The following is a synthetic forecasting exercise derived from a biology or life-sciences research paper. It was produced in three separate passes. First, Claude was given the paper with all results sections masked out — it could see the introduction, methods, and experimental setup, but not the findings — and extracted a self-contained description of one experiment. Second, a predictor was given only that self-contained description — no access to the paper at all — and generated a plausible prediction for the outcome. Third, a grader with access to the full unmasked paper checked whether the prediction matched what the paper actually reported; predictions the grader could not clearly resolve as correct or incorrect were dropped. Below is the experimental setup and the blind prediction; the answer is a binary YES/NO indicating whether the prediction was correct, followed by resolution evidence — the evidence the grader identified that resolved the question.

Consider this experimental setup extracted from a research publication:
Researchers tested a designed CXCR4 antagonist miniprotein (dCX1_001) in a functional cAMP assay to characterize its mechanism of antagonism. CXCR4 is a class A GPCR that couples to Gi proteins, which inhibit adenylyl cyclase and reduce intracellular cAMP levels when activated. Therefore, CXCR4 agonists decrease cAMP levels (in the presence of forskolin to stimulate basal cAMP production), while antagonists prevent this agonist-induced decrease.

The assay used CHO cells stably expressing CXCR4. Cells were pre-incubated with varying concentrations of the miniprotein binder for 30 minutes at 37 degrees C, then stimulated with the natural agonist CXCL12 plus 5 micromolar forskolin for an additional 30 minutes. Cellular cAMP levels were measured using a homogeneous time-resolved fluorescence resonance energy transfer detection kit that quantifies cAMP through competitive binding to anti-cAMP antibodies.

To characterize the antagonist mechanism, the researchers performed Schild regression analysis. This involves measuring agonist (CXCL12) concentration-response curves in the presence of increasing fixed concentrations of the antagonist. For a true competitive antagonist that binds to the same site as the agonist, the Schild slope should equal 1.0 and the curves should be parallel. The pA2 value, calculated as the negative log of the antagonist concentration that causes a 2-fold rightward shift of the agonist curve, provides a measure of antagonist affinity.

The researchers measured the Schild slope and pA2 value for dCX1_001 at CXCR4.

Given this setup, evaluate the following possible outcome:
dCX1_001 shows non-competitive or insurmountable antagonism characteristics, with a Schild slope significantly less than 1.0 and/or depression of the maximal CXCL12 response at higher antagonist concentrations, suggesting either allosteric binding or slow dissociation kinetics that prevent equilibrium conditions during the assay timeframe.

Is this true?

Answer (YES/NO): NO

------------------------------

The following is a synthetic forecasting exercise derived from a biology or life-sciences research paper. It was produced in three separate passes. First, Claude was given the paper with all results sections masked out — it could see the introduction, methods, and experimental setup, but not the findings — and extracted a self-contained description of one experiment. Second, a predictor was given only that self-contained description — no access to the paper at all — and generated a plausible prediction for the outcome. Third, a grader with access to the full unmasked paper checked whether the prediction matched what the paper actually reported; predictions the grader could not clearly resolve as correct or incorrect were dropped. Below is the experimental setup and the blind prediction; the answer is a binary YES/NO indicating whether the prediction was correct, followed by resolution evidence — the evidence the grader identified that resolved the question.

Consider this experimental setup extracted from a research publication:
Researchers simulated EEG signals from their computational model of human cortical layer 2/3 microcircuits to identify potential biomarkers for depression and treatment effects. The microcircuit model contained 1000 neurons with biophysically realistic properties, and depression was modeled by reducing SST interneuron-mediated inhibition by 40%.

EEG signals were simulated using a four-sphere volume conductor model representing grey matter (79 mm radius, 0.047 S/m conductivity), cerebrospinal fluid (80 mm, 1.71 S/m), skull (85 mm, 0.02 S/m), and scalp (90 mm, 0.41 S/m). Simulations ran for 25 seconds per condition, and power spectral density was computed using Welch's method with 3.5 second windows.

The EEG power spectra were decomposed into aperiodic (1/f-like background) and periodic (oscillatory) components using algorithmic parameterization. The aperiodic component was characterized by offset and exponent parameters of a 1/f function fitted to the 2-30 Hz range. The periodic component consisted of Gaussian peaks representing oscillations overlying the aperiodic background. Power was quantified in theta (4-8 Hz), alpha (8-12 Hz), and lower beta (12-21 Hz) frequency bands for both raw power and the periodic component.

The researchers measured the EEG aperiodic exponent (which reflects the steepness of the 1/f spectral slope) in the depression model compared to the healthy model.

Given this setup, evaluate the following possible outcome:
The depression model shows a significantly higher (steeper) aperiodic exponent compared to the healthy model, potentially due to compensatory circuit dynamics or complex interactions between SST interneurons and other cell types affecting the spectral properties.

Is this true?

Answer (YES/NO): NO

------------------------------

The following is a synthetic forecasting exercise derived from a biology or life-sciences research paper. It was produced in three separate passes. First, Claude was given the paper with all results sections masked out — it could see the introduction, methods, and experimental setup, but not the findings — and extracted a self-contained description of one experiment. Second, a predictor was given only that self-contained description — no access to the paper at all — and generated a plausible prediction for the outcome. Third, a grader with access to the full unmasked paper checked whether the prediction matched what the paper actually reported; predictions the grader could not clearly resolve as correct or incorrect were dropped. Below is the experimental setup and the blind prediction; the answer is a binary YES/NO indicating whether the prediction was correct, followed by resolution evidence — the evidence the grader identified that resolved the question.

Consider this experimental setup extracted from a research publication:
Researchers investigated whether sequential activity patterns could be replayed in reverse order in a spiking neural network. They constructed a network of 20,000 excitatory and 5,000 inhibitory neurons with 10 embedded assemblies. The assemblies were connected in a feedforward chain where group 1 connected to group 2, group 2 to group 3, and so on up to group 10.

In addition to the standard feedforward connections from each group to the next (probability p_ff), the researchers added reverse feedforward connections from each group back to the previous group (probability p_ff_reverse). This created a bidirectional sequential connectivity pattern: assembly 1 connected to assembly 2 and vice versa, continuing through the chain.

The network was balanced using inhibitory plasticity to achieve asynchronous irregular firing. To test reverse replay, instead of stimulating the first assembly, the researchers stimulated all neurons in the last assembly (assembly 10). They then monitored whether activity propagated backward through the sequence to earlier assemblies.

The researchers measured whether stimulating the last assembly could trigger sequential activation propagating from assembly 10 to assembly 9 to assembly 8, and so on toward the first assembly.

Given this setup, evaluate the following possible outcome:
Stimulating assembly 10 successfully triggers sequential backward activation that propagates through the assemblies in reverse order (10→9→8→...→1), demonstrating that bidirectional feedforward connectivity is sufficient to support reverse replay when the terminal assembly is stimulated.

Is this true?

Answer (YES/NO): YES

------------------------------

■ DIRECTIONS FOR THIS TASK: Pick out every line of the listing containing the word "binding", and show those lines.

■ THE ANSWER:
The assay used CHO cells stably expressing CXCR4. Cells were pre-incubated with varying concentrations of the miniprotein binder for 30 minutes at 37 degrees C, then stimulated with the natural agonist CXCL12 plus 5 micromolar forskolin for an additional 30 minutes. Cellular cAMP levels were measured using a homogeneous time-resolved fluorescence resonance energy transfer detection kit that quantifies cAMP through competitive binding to anti-cAMP antibodies.
dCX1_001 shows non-competitive or insurmountable antagonism characteristics, with a Schild slope significantly less than 1.0 and/or depression of the maximal CXCL12 response at higher antagonist concentrations, suggesting either allosteric binding or slow dissociation kinetics that prevent equilibrium conditions during the assay timeframe.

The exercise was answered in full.